A piece of junk mail flutters in my hand, but a few of the words are already feathers torn out and sifting in the air somewhere between the floor of my consciousness and the floor I am standing on. Like the wings of a dead bird, the ripped envelope still hugs the mutilated letter, but a few of the words fly off one by one and then fall into a new formation: a solicitation from the Save the Ice Floes Foundation on the ripped-off half, the sheet of paper (heavy stock!) I intended for the waste basket. Or is it an invitation, a strange one I cannot quite make out even when I step closer to the window? The words are still obscure, ornate with hints of things to come and things already gone, in a tone suffused with enthusiasm, much like the glaze on the art nouveau vase on the windowsill which obscures its contours with a color scheme rife with conflicts. (By Wilhelm Schiller & Son, Bohemia, ca 1900). The streak of light it reflects only makes the other side even darker and more mysterious. Tell me, is it a memorial service or a birthday party? Celebrating the birth of a baby or a new book? Or a new era?
Letting go of the dead bird I strike up a conversation with the vase. Or is it she who starts talking to me, her questions swirling in a typical art nouveau whiplash pattern around me? I too try flying and may or may not be airborne. I know what I know, and I know not to admit what I do and what I don’t. That’s what makes it easy for me to open an empty yet hungry compartment of my soul to friend and foe while I fill it with their and my own word concoctions.

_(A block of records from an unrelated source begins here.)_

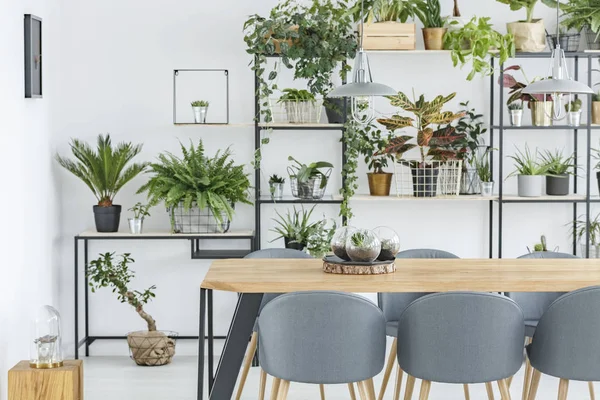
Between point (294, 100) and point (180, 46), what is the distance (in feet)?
2.91

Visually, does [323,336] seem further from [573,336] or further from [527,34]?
[527,34]

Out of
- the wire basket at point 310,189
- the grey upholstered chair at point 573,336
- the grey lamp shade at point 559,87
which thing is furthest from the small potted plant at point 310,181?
the grey upholstered chair at point 573,336

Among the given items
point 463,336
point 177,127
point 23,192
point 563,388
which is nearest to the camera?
point 463,336

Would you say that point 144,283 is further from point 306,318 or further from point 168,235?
point 306,318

The vase believes me, but she’s still full of doubts. I assure her the world is no stranger to me. Or did you mean my inner world? That is a story told by bipolar bears in between ice floes of phrases; indeterminate like an angel who might be a boy or a girl, depending on the weather. Or the weather report. Angels are civil servants and must go by reports. Read them and write them on time. Celestial time. Which means any time. In a time continuum. A point in time dissolved in the infinity sludge. No end of it. No wonder bipolar bears wallow in it.

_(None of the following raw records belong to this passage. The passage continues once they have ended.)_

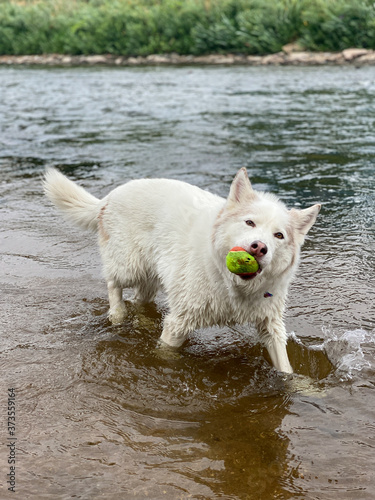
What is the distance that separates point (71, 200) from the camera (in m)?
5.18

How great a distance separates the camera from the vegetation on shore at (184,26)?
3259 centimetres

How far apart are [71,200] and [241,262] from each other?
2392 millimetres

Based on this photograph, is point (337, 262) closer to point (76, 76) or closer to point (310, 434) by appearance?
point (310, 434)

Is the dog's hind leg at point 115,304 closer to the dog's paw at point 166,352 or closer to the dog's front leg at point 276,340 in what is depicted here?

And the outer world? The so-called real world? I too check the weather reports. And the report from the latest war. I skim over the headlines and print out news of special interest from the NY Times. And Joe Weil’s musings to the Morning Poetry Club from Facebook. The dining table is covered in correspondence and has been taking flying lessons of late. It cannot spread its wings but is doing better with its legs. All spread wide. Ready to run and claim the runway. So far it has only kicked me in the shin. The chairs are rooting for it, and when there’s no one sitting on them they sit on one another. One another. So much fun to watch. And you tell me I’ve lost contact? Me? It’s possible, of course, but that’s not why I keep reaching out and why my reasons, my rational arguments come back empty handed.
Now the vase and I are watching each other. Maybe too much or not enough. It’s not clear what she says; we still know in the gut who is who. But not always. Slacken off, take it easy! We can both cry out for help when we need it. Or just cry for no reason at all except to delight in our tears. At least we could, way back when this room was different. Empty and clean. Now the doors open the wrong way, no matter which way we try. It doesn’t matter, I assure everyone, we only go to the kitchen and/or the bathroom. And those rooms have shed their doors, they fly naked and unencumbered by invitations.

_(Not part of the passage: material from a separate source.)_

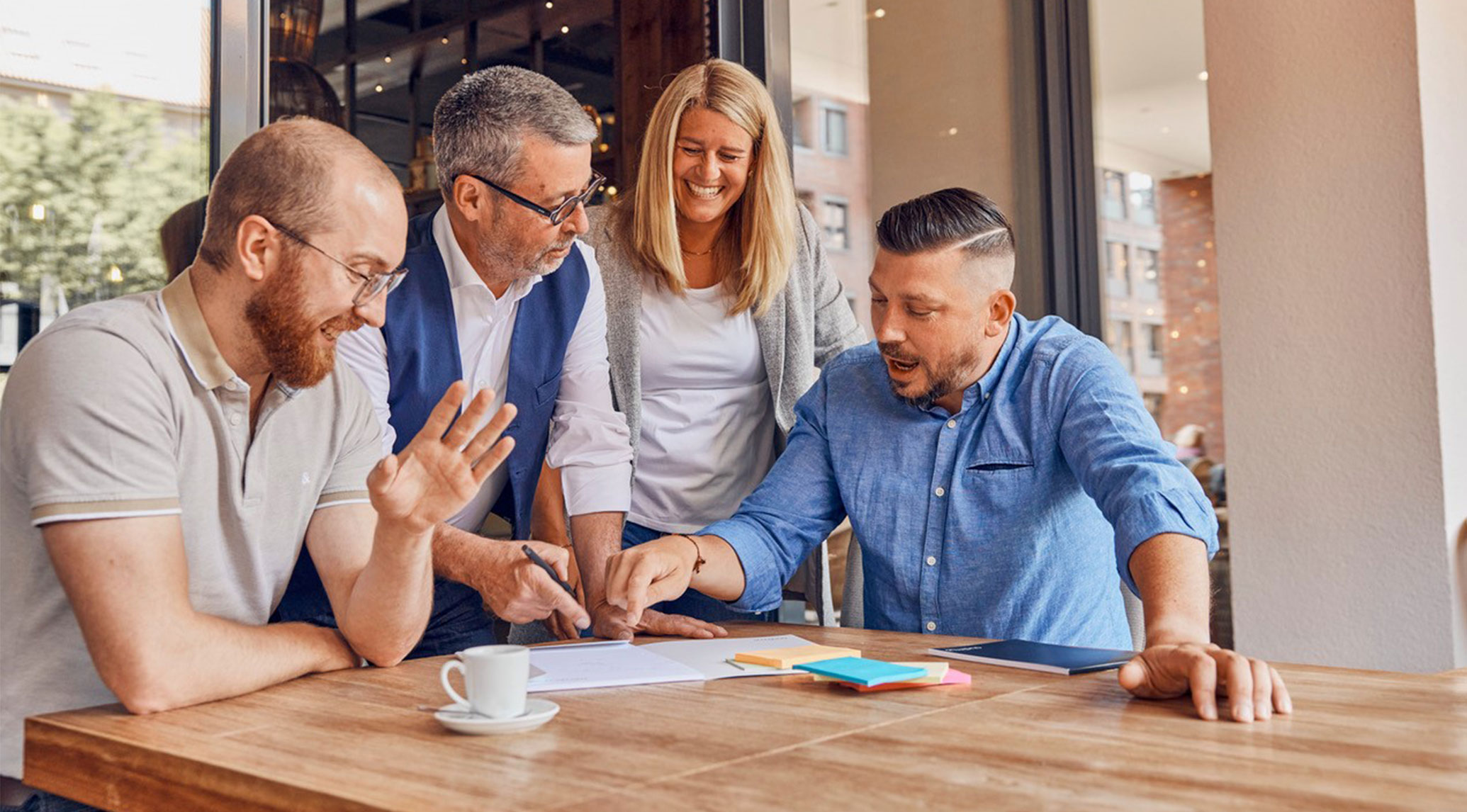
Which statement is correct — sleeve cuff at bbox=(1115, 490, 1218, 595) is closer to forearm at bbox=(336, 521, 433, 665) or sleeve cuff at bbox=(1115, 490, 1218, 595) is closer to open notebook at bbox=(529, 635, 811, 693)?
open notebook at bbox=(529, 635, 811, 693)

I too strip my mind of the paper wings of that dead bird and let the invitation swirl in its whiplash course around the dining table. Nothing to worry about, there’s no place to land there, it’s buried under unpaid bills and solicitation, letters from editors who don’t want to know me and letters from creditors who know me only too well. Stamps though add a spot of color. The scotch tape will keep the ice floes together. We bipolar bears have seen it all. That is, speaking for myself. The others are learning to fly.
By the way, Wilhelm Schiller & Sohn went out of business in 1914. The descendants welcomed the Wehrmacht in 1939 and in 1945 fled the advancing Soviet Army to the American Zone. Many of the vases are still in exile all over the world. But beware: most of them are badly chipped or broken and mended; however, the glaze is still ablaze with erotic energy and neurotic fin-de-siecle angst. Dying swans, that’s what they are, these secessionist (or Jugend Stihl?) vases from a Mittel Europa in the throes of Liebestot.
Now, a hundred years later we don’t know what we’re dying of. That much for progress. It came to a dead end and never bothered to turn around. Some of us even deny we’re dying. Sure, I deny it too, but don’t you see my eyes? How eclectically they are glazed over? That’s right, it’s not the polar bears but us, we are the ones dying. Hang on to the tail of a polar bear. Better yet, an aurora borealis. The artisans and craftsmen at Schiller & Son saw the colors and the colors saw them. It was an instant union of colors longing to feel their glaze and hands rubbing open sleepless eyes.